Although this is true, as with the problems with the British nuclear industry mentioned earlier, this is a human problem that we need to solve. Being cynical about it is not helpful.

Monbiot goes on to assert that "we certainly can’t expect Britain’s nuclear generators to behave as responsibly as Finland’s." Well why not? Is there some universal law that says Anglo-Saxons are wasteful, lazy, stupid, and irresponsible and Scandinavians are universally thrifty, hard-working, environmentally-conscious and conscientious (although TBH Scandinavia does seems to be a brilliant set - kudos to the Scandinavians!)?

My point is that if there are problems with the British nuclear industry then it is a problem with how the industry is run and operated, not a problem inherent in the technology.
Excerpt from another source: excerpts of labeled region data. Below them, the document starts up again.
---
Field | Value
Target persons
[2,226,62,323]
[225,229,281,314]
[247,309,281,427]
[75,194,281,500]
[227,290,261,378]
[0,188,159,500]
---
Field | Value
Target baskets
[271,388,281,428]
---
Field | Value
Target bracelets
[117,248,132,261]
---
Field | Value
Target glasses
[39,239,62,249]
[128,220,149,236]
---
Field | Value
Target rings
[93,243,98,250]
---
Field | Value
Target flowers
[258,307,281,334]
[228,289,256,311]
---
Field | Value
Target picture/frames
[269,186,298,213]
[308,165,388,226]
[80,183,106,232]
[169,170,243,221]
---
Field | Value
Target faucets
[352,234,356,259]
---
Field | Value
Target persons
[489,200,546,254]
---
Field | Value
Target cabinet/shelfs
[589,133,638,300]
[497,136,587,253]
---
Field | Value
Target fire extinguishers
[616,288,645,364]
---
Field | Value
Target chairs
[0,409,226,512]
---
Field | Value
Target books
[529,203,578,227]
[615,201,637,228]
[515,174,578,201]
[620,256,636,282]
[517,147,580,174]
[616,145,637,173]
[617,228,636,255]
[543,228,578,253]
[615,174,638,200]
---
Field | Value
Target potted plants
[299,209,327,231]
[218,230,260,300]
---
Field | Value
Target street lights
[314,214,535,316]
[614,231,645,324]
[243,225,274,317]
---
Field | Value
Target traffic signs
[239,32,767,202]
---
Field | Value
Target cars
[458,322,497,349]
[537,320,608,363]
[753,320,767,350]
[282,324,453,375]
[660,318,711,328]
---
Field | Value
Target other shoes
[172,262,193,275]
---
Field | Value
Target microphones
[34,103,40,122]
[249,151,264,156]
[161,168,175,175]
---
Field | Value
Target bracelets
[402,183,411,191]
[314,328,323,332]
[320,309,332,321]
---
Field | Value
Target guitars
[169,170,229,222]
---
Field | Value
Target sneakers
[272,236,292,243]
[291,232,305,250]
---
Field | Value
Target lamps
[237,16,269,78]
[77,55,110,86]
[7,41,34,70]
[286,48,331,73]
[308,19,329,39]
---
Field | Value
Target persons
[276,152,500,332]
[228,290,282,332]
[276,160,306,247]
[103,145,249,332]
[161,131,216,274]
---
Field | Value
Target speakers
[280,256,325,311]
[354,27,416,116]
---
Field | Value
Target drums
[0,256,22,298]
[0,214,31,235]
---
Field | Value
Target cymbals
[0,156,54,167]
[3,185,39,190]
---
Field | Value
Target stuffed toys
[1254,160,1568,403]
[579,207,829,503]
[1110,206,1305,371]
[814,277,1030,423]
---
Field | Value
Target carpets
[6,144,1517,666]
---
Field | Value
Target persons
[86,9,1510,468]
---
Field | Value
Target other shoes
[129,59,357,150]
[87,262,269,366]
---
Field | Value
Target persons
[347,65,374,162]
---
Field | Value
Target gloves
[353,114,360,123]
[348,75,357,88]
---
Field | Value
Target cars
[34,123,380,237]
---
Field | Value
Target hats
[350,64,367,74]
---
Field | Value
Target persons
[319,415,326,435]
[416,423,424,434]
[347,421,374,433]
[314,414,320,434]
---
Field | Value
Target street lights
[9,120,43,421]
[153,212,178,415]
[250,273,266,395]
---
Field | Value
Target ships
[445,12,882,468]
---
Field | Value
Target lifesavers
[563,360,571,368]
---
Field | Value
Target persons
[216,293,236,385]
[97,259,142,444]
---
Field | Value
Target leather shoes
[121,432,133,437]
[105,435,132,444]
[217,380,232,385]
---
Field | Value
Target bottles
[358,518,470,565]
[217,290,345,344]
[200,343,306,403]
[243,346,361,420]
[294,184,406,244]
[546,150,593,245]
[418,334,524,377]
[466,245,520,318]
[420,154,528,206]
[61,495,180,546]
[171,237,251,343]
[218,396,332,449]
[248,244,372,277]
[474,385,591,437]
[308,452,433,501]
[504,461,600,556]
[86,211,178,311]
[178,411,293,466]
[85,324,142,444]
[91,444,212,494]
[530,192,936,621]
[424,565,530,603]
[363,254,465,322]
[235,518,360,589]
He goes on, citing various horrific examples of the state of the storage of nuclear material in Britain:

"...the European Commission took the British government to court over Sellafield’s refusal to let European inspectors examine one of its dumps. (Didn’t we go to war over something like this?). Some 1.3 tonnes of plutonium has been sitting around in ponds there for about 30 years. On Tuesday, the Guardian revealed that British Nuclear Fuels has secretly buried 10,000 cubic metres of nuclear waste from other countries. This sort of thing goes on all the time. The UK Atomic Energy Authority used to chuck its waste into two open holes in the cliffs beside its power station at Dounreay. One of the shafts exploded in 1977, scattering plutonium over the beaches, but the authority didn’t bother to tell anyone for 18 years."

He then asserts "This, rather than Posiva’s expensive method, is the kind of disposal we can expect from most of the world’s nuclear generators. So it’s probably fair to say that the nuclear industry WILL kill tens of thousands. If, as seems ever more likely, terrorists get hold of some of this stuff, the deaths could run into millions."

Again, the problem is with how the industry is run, both here in Britain and worldwide, and if a concerted effort is made on a technical front (c.f. Al-Khalili's energy amplifier technology) and an organisational front then the twin problems of storing the waste and terrorists stealing plutonium would diminish over time.

I agree with Monbiot that saving energy and increasing energy efficiency everywhere in our economy and technium (neat new word coined by Kevin Kelly over at Edge.org - required reading) is an obvious step, but I'm sceptical that we can close the gap between reduced need through improved efficiency (and bear in mind we still need to promote standards of living in the developing world) and renewable energy technology.

In another article Monbiot deplores the lack of clean facts and goes for a rough-and-ready back-of-the-envelope calculation. After going over various measures of electricity demand and estimates from increased efficiency and renewables he concludes thus:

"...the choice then comes down to this: we make up the shortfall either with nuclear power ... or with gas or coal accompanied by carbon burial (pumping the carbon dioxide into salt aquifers or old gas fields). The first option means uranium mining, nuclear waste and the threat of proliferation and terrorism. The second means insecurity (gas) or open-cast mining and air pollution (coal) and a risk (though probably quite small) of carbon seepage."

I agree. I may well change my mind about nuclear power, but at the moment I still don't see any reason why it shouldn't be adopted as a method to reduce CO2 emission. But I really want to see reliable, solid, comparative data.

Unfortunately the whole arena of debate is full of propaganda, barely-concealed political and ideological ulterior motives and snide ad-hominem bickering.

I want a thorough and quantitative study concerning the relative benefits of wind-power, solar-power, nuclear-power and CO2-sequestration techniques. Please.